## Document excerpt
begin

How to Split a Monolith GraphQL Schema into Subgraphs

This guide walks through decomposing a single monolithic GraphQL schema into independently deployable Apollo Federation v2 subgraphs without breaking clients or taking downtime. It is the tactical companion to defining subgraph boundaries for microservices; read that first for how to decide where the lines go, then use this for the extraction sequence. Both sit under GraphQL Federation Architecture & Design.

When to Use This Pattern

Your GraphQL monolith has become a deployment bottleneck: multiple teams contend on one codebase and one release.
Distinct domains have diverged in scaling needs, data stores, or ownership, and you want each to deploy on its own cadence.
You can run the legacy monolith and new subgraphs side by side long enough to shift traffic incrementally — a big-bang cutover is not an option at production scale.

Prerequisites

Apollo Federation v2 toolchain: @apollo/server, @apollo/subgraph, graphql-tag, and the Rover CLI
federation_version: =2.9.0 (or later) pinned for composition
Apollo Router (the Rust router) available to run alongside the monolith
Production query traces to identify the highest-value, lowest-coupling domain to extract first
A clear ownership map: every type assigned to exactly one target subgraph

Implementation Walkthrough

The extraction follows a fixed sequence: audit, draw the boundary, extract with directives, compose, then shift traffic. The diagram shows the five phases and the rollback path that keeps the whole thing safe.

Start by exporting the monolith’s full SDL and tracing resolver execution so you extract from evidence, not guesswork. rover graph introspect <endpoint> --output monolith.graphql gives you the type inventory; tracing tells you which resolvers hit which data sources and where the N+1 hot spots are. Types with single, clear ownership are your first extraction targets; high-coupling nodes such as User.orders and Order.user will need federation directives and careful handling.

The audit is where most extractions are won or lost, so do not rush it. The dependency baseline you build now is what tells you which boundaries are cheap and which are about to bite. For each resolver, record the data source it reads, the other types it traverses, and how often it appears in production traces. Two patterns deserve a flag: utility types referenced from everywhere (a Money scalar, a PageInfo connection type) that must be shareable across every subgraph, and circular references such as User.orders paired with Order.user, which are fine in federation but require both subgraphs to stub the other’s entity. Knowing these before you cut means you write the right @key stubs the first time instead of discovering them as composition errors.

end

Extracted records:

begin

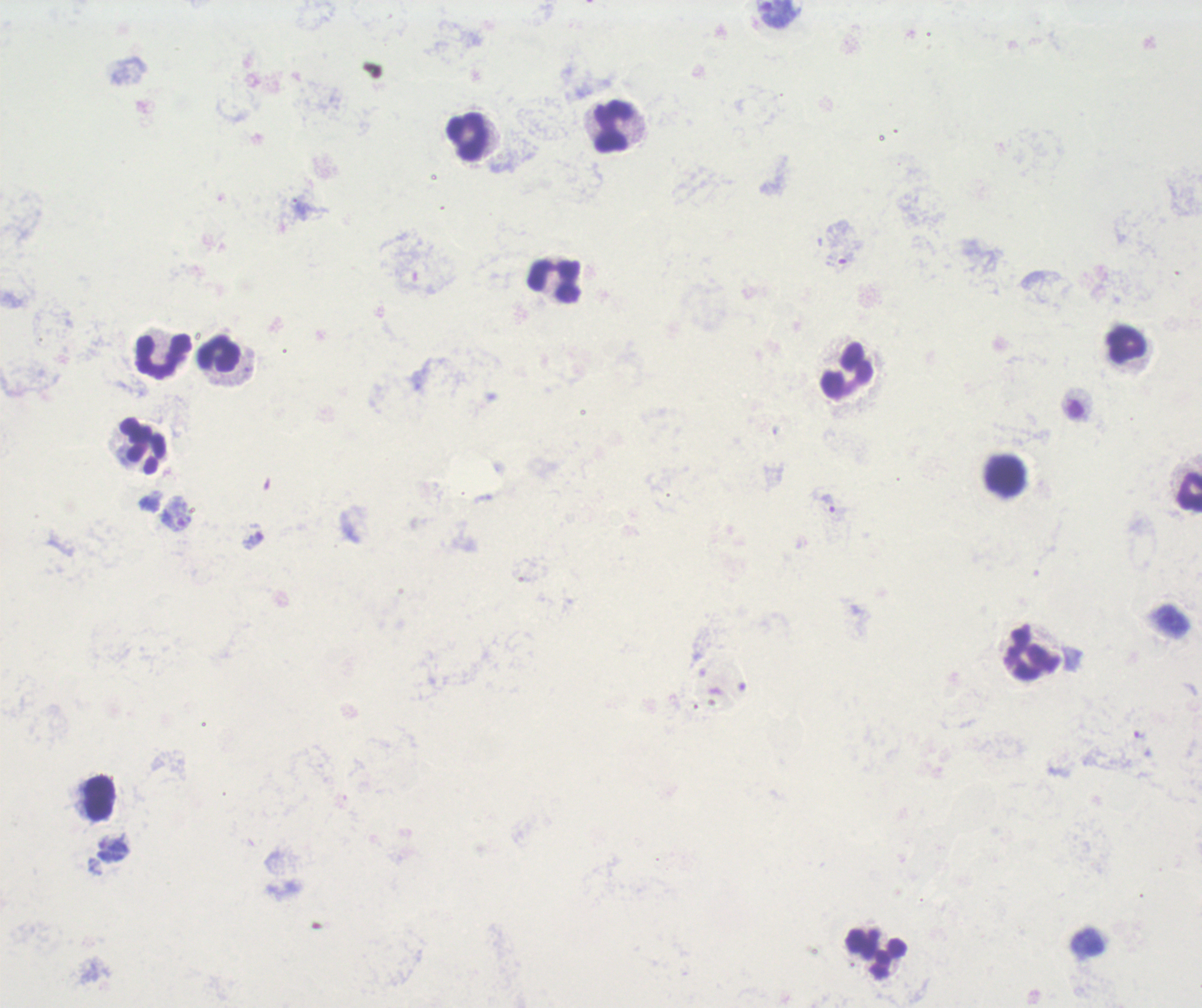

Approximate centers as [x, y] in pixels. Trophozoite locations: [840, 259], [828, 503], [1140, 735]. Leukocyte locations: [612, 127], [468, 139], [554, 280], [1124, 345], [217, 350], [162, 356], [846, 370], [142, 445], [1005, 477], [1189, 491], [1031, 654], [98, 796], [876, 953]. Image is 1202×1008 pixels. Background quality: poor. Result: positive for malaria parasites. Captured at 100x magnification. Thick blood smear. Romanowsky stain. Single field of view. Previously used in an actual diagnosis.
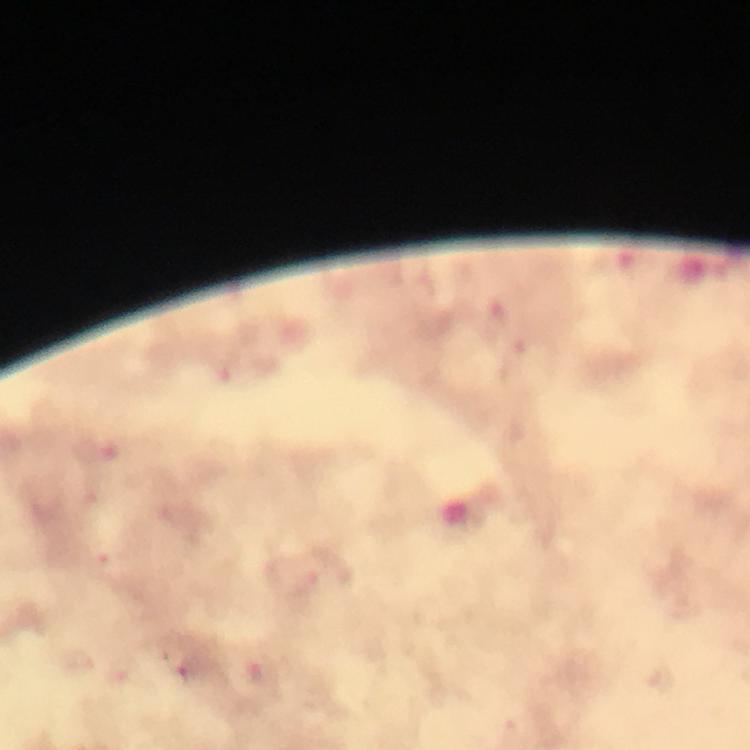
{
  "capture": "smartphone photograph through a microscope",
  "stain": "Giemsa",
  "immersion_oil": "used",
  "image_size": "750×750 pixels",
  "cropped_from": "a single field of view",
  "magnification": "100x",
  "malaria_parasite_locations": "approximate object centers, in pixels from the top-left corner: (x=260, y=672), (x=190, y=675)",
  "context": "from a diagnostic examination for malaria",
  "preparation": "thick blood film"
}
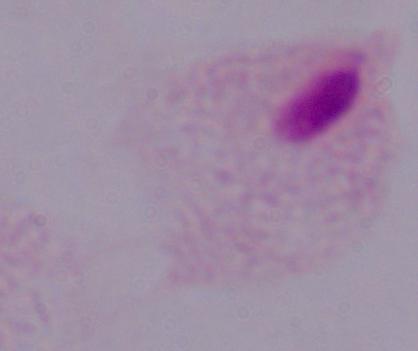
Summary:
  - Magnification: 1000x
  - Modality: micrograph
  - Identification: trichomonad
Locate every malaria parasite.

end
begin

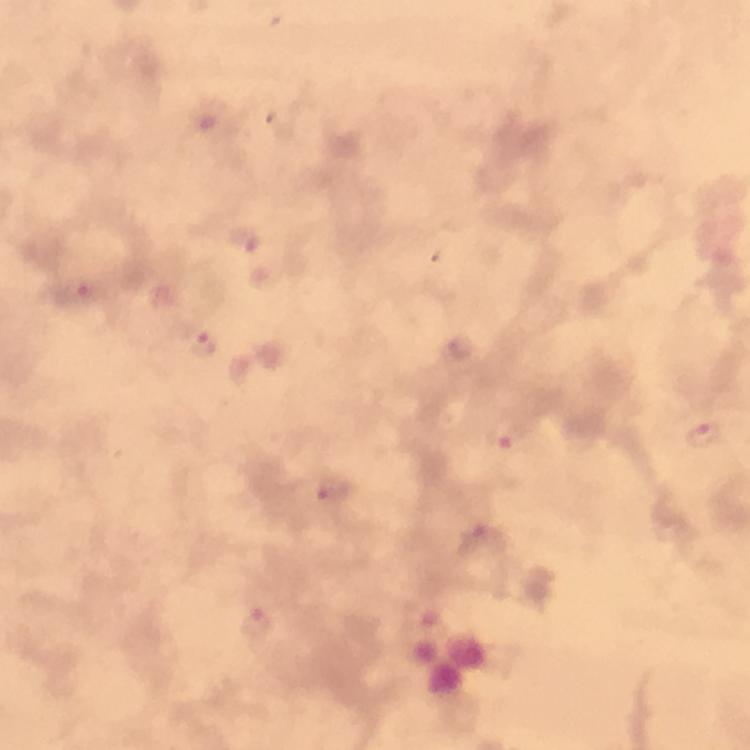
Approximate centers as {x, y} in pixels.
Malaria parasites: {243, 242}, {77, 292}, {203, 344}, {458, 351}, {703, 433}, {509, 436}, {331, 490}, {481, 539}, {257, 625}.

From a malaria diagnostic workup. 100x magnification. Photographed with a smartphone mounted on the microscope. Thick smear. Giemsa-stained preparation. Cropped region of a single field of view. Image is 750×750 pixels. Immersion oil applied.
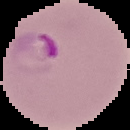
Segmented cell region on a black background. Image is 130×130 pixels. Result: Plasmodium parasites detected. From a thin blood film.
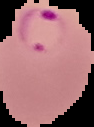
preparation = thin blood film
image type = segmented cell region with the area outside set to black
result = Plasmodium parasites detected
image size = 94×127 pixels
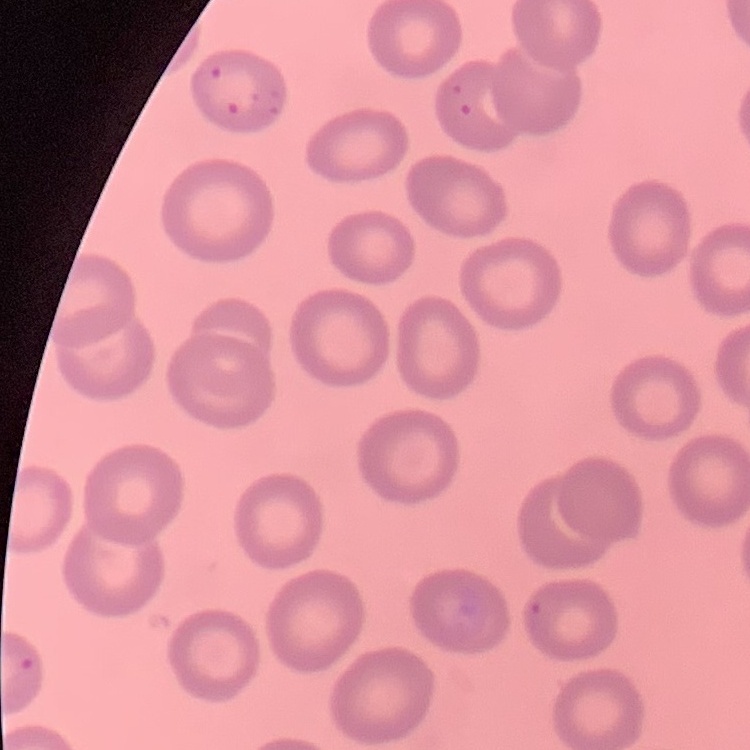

end

## Task requirements
#1 Reproduce the part of the schema-splitting guide between "The extraction follows" and "whole thing safe.", inclusive.
#2 From the blood smear listing, write out the lines between the one holding "From a malaria" and the one holding "image size = 94×127 pixels", inclusive. Omit the pictures from your answer.
This listing is unrelated to the schema-splitting guide.

## Task-by-task outputs
#1
The extraction follows a fixed sequence: audit, draw the boundary, extract with directives, compose, then shift traffic. The diagram shows the five phases and the rollback path that keeps the whole thing safe.

#2
From a malaria diagnostic workup. 100x magnification. Photographed with a smartphone mounted on the microscope. Thick smear. Giemsa-stained preparation. Cropped region of a single field of view. Image is 750×750 pixels. Immersion oil applied.
Segmented cell region on a black background. Image is 130×130 pixels. Result: Plasmodium parasites detected. From a thin blood film.
preparation = thin blood film
image type = segmented cell region with the area outside set to black
result = Plasmodium parasites detected
image size = 94×127 pixels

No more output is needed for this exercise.